WASHINGTON, April 30, 2009 – The White House announced its intention to nominate South Carolina Public Service Commissioner Mignon Clyburn to the Federal Communications Commission late Wednesday.
If confirmed, Clyburn would fill the Democratic seat being vacated by Democrat Jonathan Adelstein, who has been tapped to run the Agriculture Department’s Rural Utility Service. She would also fill a seat on the FCC that is by custom occupied by a state-level commissioner, previously Republican Deborah Taylor Tate, who was a director of the Tennessee Regulatory Authority before serving on the FCC during the Bush administration.
Clyburn, the daughter of House Majority Whip James Clyburn, D-S.C., was first elected to the South Carolina Public Service Commission in 1998. South Carolina PSC members are elected officials who serve four year, staggered terms.
Clyburn has also been in charge of the National Association of Regulatory Utility Commissioners’ Washington Action Program for the past three years, coordinating lobbying efforts by state utility commissioners.
Acting FCC Chairman Michael Copps hailed the White House announcement of Clyburn, calling her “an excellent choice” to join the commission. “The experience she brings…will be an invaluable asset as we address the many challenges and opportunities that are before us,” he said.
“Senator [Jay] Rockefeller believes Mignon Clyburn will bring to this position an important rural state-based perspective and an understanding of the federal-state dynamic on regulatory issues,” said a spokesman for Rockefeller, chairman of the Senate Commerce Committee. “The Committee’s intent is to move expeditiously to consider all pending nominees as soon as their paperwork is ready.”
Industry reactions to the announcement were universally positive.
National Cable and Telecommunications Association CEO Kyle McSlarrow said Clyburn “brings an insightful and pragmatic perspective to the complex policy issues that the FCC is tackling in today’s dynamic telecommunications environment.” Her experience at NARUC will make her “an invaluable asset,” he added.
Clyburn’s state-level experience was also invoked by American Cable Association president Matt Polka. “We look forward to working with [Clyburn] on a host of issues,” he said, “including efforts to extend broadband further into unserved areas and boosting download speeds in underserved communities.”
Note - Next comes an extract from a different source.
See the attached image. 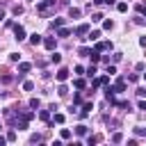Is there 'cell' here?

And Sprint Nextel Corp. spokesman John Taylor said Clyburn “would bring experience, deep policy understanding and the perspective of a state utility commissioner to the FCC.”
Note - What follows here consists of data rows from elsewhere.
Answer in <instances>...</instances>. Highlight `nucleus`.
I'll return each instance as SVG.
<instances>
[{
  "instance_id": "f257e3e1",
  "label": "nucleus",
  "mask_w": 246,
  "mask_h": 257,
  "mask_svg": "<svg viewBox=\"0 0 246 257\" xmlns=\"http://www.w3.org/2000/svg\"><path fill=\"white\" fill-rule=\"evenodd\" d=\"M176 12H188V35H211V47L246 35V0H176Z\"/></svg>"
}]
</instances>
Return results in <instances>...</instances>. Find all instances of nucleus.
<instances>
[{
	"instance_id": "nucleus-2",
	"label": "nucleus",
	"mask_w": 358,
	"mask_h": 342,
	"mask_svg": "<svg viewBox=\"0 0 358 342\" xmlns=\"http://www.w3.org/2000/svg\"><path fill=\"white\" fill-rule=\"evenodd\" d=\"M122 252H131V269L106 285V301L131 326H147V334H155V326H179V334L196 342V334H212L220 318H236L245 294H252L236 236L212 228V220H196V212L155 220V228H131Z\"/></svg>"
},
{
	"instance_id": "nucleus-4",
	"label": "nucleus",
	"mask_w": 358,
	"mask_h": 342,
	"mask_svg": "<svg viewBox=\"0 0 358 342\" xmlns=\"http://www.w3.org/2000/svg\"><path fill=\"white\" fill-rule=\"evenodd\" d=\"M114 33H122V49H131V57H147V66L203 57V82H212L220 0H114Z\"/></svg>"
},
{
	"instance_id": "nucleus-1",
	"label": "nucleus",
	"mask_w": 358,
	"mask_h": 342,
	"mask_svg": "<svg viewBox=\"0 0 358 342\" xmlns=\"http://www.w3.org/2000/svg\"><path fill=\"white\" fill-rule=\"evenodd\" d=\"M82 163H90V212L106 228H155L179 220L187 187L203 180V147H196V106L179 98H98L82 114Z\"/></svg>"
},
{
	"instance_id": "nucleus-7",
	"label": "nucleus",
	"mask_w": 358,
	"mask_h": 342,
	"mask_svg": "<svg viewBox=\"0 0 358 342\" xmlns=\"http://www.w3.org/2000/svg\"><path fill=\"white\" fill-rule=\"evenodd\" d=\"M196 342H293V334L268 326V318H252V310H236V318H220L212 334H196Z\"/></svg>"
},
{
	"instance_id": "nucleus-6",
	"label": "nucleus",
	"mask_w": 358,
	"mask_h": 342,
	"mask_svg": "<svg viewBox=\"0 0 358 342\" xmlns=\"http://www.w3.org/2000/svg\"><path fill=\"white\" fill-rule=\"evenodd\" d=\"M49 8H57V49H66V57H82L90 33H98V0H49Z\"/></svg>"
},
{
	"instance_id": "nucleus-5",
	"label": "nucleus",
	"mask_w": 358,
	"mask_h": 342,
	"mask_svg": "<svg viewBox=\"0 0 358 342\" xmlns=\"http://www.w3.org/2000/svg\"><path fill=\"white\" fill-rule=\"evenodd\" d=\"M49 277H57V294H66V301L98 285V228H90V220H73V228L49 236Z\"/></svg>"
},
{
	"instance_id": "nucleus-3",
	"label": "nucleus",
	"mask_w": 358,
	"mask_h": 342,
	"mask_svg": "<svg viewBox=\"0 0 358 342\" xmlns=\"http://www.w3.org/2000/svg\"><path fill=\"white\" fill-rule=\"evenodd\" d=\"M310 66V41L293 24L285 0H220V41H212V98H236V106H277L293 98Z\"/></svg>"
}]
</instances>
“Ms. Clyburn’s knowledge of the telecommunications industry and her extensive background and experience in regulatory policy make her an excellent choice for this important post at the FCC,” said Steve Largent, CEO of CTIA – The Wireless Association.
Other state commissioners were similarly pleased with the announcement. D.C. Public Services Commission Chairman Betty Ann Kane, who serves alongside Clyburn on the NARUC telecommunications committee, said in an e-mail that she was “delighted,” touting Clyburn as being “familiar with the important role that states have in implementing telecommunications, including broadband access for all segments of the community.”
“I look forward to having an experienced colleague with a strong voice for the states on the Commission,” said Kane.
NARUC communications director Rob Thornmeyer said Clyburn would be missed by her peers, but they look forward to working with her in her new role. Clyburn is “a good fit for the job who knows the issues well,” he said.
And when asked about his daughter’s latest job offer, the elder Rep. Clyburn declined to make any policy related judgments, instead offering fatherly praise: “She is very competent and accomplished,” he said, “someone of whom I am very proud.”